Hacker News

carsongross · on Feb 25, 2012

I lose money when Heroku is down, and let me say this: Heroku is a f$(king miracle, and you'll pry our apps cold, dead fingers off of their stack.

They screwed up. They'll fix it. Any ops team and hosting solution I could hire for a comparable amount of money wouldn't even come close.

matt2000 · on Feb 25, 2012

Just out of interest sake what are people doing as a backup to heroku, and is failover automatic or do you have to make DNS changes?

jvehent · on Feb 25, 2012

DNS changes does not provides high availability at all. Even with a ttl of 60 seconds, if a cache decides to overwrite your TTL, you're screwed.

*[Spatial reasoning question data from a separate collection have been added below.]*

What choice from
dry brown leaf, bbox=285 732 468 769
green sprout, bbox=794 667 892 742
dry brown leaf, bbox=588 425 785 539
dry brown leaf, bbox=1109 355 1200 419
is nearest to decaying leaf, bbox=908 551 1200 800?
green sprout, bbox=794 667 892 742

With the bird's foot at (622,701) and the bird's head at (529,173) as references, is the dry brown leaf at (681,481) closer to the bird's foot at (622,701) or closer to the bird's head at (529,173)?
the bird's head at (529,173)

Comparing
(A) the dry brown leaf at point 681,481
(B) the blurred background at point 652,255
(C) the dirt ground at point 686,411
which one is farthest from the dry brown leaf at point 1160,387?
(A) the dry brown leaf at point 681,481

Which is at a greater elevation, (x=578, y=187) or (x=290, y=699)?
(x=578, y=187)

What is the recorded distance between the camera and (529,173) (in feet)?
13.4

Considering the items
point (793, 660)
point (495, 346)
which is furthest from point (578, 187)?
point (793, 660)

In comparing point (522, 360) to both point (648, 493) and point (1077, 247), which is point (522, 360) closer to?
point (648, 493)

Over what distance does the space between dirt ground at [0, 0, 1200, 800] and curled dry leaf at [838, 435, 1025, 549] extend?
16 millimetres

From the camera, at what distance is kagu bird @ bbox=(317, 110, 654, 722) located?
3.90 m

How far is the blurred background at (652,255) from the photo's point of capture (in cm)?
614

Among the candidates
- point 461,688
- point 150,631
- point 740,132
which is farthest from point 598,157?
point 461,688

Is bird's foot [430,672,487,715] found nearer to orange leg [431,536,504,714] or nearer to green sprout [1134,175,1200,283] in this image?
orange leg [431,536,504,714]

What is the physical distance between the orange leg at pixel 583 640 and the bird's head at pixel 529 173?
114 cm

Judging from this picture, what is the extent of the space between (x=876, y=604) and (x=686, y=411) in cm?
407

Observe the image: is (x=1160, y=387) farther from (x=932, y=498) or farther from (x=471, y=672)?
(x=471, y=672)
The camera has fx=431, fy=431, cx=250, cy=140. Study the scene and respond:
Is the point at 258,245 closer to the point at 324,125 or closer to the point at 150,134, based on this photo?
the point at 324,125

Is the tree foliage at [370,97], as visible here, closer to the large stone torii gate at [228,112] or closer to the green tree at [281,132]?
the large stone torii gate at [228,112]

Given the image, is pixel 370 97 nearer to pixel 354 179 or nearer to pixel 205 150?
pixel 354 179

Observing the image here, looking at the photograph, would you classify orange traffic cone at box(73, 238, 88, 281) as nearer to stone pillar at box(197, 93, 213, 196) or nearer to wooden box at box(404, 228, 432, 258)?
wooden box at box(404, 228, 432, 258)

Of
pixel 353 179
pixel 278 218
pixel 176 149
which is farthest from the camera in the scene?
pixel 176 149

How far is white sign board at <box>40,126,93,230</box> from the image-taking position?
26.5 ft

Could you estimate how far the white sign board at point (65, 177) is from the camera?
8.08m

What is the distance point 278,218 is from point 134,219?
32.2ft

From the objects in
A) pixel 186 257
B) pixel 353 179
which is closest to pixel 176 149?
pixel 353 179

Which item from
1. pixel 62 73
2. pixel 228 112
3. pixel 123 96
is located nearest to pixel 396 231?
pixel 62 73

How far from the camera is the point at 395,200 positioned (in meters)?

Real high availability comes with a price: redundant datacenter with BGP failover.

imbriaco · on Feb 25, 2012

While BGP is certainly better, the vast majority of DNS servers honor TTL nicely these days. In the old days, there used to be many problems, but I have been shocked at how well DNS failover has worked in the past few years.

pors · on Feb 25, 2012

How does that work? If you have a link explaining it a bit that would be great! (a Google search shows me all sorts of solutions for ISPs, but not for application hosting).

edouard1234567 · on Feb 25, 2012

Got to love their last two updates. Spot the difference :).

UPDATE: Process management error rates remain high. Engineers are continuing to investigate and work towards a resolution. FEB 25, 2012 – 20:27 UTC – 10 MINUTES AGO

UPDATE: Process management error rates remain high. Engineers are continuing to investigate and resolve the issue. FEB 25, 2012 – 20:11 UTC – 26 MINUTES AGO

jared314 · on Feb 25, 2012

Sounds normal. They have nothing to add, but they have to say something.

wilfra · on Feb 25, 2012

I believe what he meant was that the first update implied that they had identified the problem and were fixing it ("continuing to investigate and resolve the issue.") - the second implied they were still looking for the problem ("continuing to investigate and work towards a resolution.").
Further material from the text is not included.